Outside: \( x \) % H₂O, 80% oxygen. So \( x = 100 - 80 = 20 \)% H₂O. Inside cell: 80% H₂O, so % oxygen is \( 100 - 80 = 20 \)%. So H₂O inside 80%, outside 20%. So H₂O moves from inside (80% H₂O) to outside (20% H₂O) (arrow right), because outside has less H₂O (more solute: 80% O₂ vs 20% inside). So outside is hypertonic.

Fourth Right Box (Solute)

Outside: \( x \) % H₂O, 100% solute? No, that can't be. Wait, outside: 100% solute? No, total must be 100%. So maybe outside is \( x \) % H₂O, and solute is \( 100 - x \). Inside cell: 95% H₂O, so solute is 5%. So if outside solute is 100%, that's impossible. Maybe it's a typo, and outside is \( x \) % solute, so H₂O is \( 100 - x \). Inside H₂O 95%, solute 5%. So if outside solute is, say, 10% (H₂O 90%), but the problem says "100% Solute" – maybe it's a mistake, and it's 10% solute. Then H₂O outside 90%, inside 95%. So H₂O moves from inside (95%) to outside (90%)? No, inside has more H₂O, so water moves to outside (lower H₂O). But this is confusing.

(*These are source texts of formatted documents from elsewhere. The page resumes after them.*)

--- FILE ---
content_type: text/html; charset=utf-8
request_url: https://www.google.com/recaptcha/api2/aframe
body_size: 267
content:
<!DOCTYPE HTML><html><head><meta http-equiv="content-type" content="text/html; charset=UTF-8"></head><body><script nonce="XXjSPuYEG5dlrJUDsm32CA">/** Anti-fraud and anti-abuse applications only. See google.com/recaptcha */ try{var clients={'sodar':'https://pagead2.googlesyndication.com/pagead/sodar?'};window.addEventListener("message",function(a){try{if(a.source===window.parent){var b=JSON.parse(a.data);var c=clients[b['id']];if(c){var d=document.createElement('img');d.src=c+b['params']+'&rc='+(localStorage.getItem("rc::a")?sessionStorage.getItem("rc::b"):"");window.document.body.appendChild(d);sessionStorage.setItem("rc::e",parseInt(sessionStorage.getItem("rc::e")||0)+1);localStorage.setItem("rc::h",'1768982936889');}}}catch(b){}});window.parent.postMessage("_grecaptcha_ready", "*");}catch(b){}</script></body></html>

Let's focus on percentage calculations:

First Left Box (CO₂)

Outside: 55% H₂O, so % CO₂ = \( 100 - 55 = 45 \)%. Inside cell: 50% H₂O, so % CO₂ = \( 100 - 50 = 50 \)%.

##…

Answer:

(Selected Calculations):

• Top - Right: Outside H₂O 25%, Inside H₂O 55% (water out, hypertonic outside)
• Second Right: Outside H₂O \( \boldsymbol{40\%} \), Inside Salt \( \boldsymbol{70\%} \) (water in, hypotonic outside)
• Third Right: Outside H₂O \( \boldsymbol{20\%} \), Inside Oxygen \( \boldsymbol{20\%} \) (water out, hypertonic outside)
• First Left: Outside CO₂ \( \boldsymbol{45\%} \), Inside CO₂ \( \boldsymbol{50\%} \)
• Second Left: Outside Solute \( \boldsymbol{0\%} \), Inside Solute \( \boldsymbol{2\%} \)
• Third Left: Inside H₂O \( \boldsymbol{60\%} \), Outside H₂O \( \boldsymbol{12\%} \)
• Fourth Left: Outside Salt \( \boldsymbol{11\%} \) (assuming inside Other + Salt = 11%)

(Note: The problem involves multiple calculations for each box, focusing on percentage composition (total 100%) and water movement direction based on tonicity.)